Friday, November 6, 2009

The Male Gaze in Holiday Marketing

If you have taken the subway to Time Square-42nd Street in the last two weeks and looked up, you may have noticed that Target had begun posting its giant holiday posters. They are a modernized version of the twelve days of Christmas with substituting Target’s products for the material objects and humans for the animals. For example, the eight lords-a-leaping poster features eight dapper looking young men leaning forward, giving winning smiles to the spectator. The seven swans-a-swimming depicts children cavorting. These both seem relatively light-hearted, but then one notices the six geese-a-laying one. It displays six nearly identical blonde women pushing baby carriages.

It is the only ad posted yet that features adult women, and its implications are that their sole purpose is to be breeding birds. While swans are considered to be beautiful, graceful, even virginal creatures, geese are known for their monogamous instincts, the imprinting of the goslings on the mother, and for being a traditional Christmas dish.

It is my thought that the male gaze is particularly present these posters by displaying the men as handsome, winsome creatures while diluting woman to their most base physiological purpose—to give birth to children or to lay eggs.
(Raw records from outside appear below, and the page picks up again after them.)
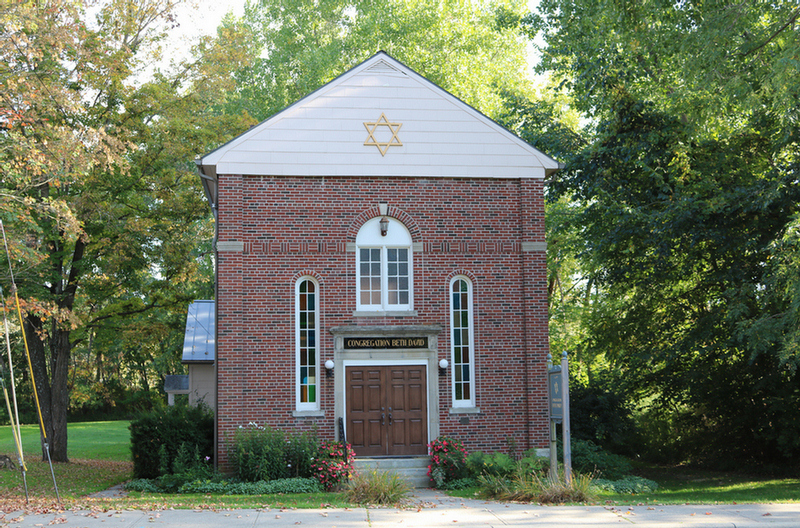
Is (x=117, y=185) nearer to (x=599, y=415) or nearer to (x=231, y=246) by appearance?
(x=231, y=246)

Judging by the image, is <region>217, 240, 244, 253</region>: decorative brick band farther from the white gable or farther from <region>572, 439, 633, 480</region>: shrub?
<region>572, 439, 633, 480</region>: shrub

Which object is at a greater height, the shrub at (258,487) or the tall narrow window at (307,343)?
the tall narrow window at (307,343)

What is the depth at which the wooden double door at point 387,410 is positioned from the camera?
15.4 meters

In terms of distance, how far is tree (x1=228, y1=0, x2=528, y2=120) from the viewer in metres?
30.8

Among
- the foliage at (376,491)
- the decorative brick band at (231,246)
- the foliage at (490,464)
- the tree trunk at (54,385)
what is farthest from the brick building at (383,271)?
the tree trunk at (54,385)

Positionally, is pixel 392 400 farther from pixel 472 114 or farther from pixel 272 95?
pixel 272 95

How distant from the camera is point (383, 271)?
16.0 meters

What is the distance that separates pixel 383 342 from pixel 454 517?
18.0 feet

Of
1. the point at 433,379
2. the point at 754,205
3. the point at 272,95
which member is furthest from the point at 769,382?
the point at 272,95

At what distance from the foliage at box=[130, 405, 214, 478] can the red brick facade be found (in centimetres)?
87

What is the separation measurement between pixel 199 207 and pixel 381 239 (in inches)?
289

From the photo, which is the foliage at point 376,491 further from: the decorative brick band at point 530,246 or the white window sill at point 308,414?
the decorative brick band at point 530,246

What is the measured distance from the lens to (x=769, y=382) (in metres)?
17.6

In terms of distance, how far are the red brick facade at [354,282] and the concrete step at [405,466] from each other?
→ 2.94ft
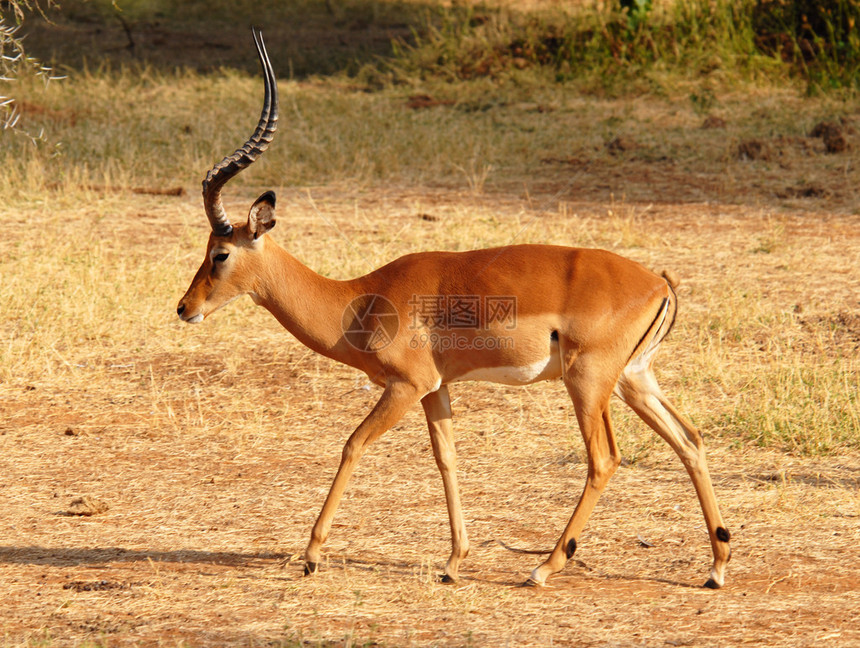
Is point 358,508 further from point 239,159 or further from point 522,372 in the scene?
point 239,159

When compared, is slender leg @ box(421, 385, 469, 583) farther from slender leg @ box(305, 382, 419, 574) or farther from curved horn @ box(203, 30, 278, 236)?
curved horn @ box(203, 30, 278, 236)

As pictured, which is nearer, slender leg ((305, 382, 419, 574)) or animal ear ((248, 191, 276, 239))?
slender leg ((305, 382, 419, 574))

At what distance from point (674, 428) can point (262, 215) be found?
1776mm

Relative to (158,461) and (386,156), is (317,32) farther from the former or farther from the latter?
(158,461)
Furthermore, all the women are blonde, leggy, dressed in white, and are pushing pearly, almost egg-shaped carriages. The only touch of Target’s signature scarlet is in the background, causing the subjects to look even more pure by comparison.

I wonder if in the coming weeks will Target debut other “Days” posters and exactly how different their nine ladies dancing will be from their six geese, or will they have to acknowledge that their stylized version of womanhood is decidedly one dimensional?